• PASSAGE:
═══

Emotion pours out as impassioned declarations in the documentary My Home India, which is being screened at the upcoming The Bagri Foundation London Indian Film Festival. As Polish people from around the world relive a childhood spent on Indian soil, the memories flow thick and fast, and the gratitude is unmistakable.
It felt like heaven to me. After all the horrors, I felt like a normal child.
It was here that I discovered that I exist.
I’m terribly moved. I spent the most beautiful years of my childhood here.
Where are the elephants?
They have come from all over to remember, and commemorate, the role played by India in giving them shelter, a few years of peace in the midst of war, and the opportunity to heal, study and learn new skills. Anjali Bhushan’s documentary, based on research by Malgorzata Czausow, recalls India’s contribution in easing the Polish refugee crisis that exploded in the late 1930s and swelled through World War II. After the Soviet Union occupied Poland in 1939, millions of Polish people were scattered across the globe. From 1942, India was one of their destinations.
“India, though not sovereign at the time and not at all prosperous, became the first country in the world to accept and offer war-duration domicile at her own cost to the hapless Polish population rendered homeless and subsequently stateless by the events of the world’s worst war till date,” Anuradha Bhattacharjee writes in The Second Homeland Polish Refugees in India (Sage Publications, 2012).

═══

• DATA EXTRACT:
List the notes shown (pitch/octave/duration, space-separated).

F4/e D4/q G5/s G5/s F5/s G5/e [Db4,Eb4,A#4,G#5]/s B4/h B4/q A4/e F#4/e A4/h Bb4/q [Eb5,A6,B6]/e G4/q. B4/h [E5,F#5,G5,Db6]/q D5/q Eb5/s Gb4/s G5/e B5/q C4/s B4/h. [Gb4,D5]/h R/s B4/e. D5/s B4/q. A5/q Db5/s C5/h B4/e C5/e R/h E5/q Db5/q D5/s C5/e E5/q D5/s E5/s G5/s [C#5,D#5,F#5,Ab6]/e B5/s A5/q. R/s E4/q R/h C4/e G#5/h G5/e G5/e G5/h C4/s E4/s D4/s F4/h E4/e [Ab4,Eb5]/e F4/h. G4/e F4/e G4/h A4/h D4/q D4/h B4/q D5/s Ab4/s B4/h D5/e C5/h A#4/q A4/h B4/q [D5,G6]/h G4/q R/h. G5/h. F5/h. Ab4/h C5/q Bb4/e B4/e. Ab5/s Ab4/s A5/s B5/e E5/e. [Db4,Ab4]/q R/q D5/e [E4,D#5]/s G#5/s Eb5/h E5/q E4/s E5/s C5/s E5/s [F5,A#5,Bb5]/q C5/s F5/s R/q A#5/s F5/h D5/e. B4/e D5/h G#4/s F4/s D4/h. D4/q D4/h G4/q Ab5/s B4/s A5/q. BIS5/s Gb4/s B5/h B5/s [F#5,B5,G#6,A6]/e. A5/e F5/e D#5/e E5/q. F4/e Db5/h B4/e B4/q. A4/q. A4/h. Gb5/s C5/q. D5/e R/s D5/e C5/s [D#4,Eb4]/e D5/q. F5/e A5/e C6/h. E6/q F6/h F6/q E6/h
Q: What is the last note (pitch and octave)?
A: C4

═══

• YOUR TASK: Resume the passage on Polish refugees in India after its final sentence. The data are drawn from a different source than the passage.

• RESULT FOR THIS EXERCISE:
Though many Jewish people from Europe took refuge in wartime India, fleeing Nazi persecution, the Poles who came to India were Catholic.
Camps for Polish orphans and adults were set up in the princely states in India that had aligned themselves with the British war efforts. “The Polish Consulate in Bombay, through the Polish relief Committee and the JRA [Jewish Relief Agency], extended succour to the Polish escapees reaching India,” Bhattacharjee writes.
The first batch of 500 Polish children to arrive in 1942 were housed by Digvijaysinghji Ranjitsinghji, the ruler of Nawanagar (now known as Jamnagar) in the Kutch region. This chapter of India’s aid towards Poland is explored in the 2013 documentary A Little Poland in India, directed by Anu Radha and Sumit Osmand Shaw.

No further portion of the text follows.